**Problem to work on**: A complete and exact copy of the data below is the task.

** Opening Recorded information block **

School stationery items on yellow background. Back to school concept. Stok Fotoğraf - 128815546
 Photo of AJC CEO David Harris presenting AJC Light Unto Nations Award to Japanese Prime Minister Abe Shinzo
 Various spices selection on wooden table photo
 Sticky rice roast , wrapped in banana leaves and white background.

** Closing Recorded information block **

**Your solution**:
School stationery items on yellow background. Back to school concept. Stok Fotoğraf - 128815546
 Photo of AJC CEO David Harris presenting AJC Light Unto Nations Award to Japanese Prime Minister Abe Shinzo
 Various spices selection on wooden table photo
 Sticky rice roast , wrapped in banana leaves and white background.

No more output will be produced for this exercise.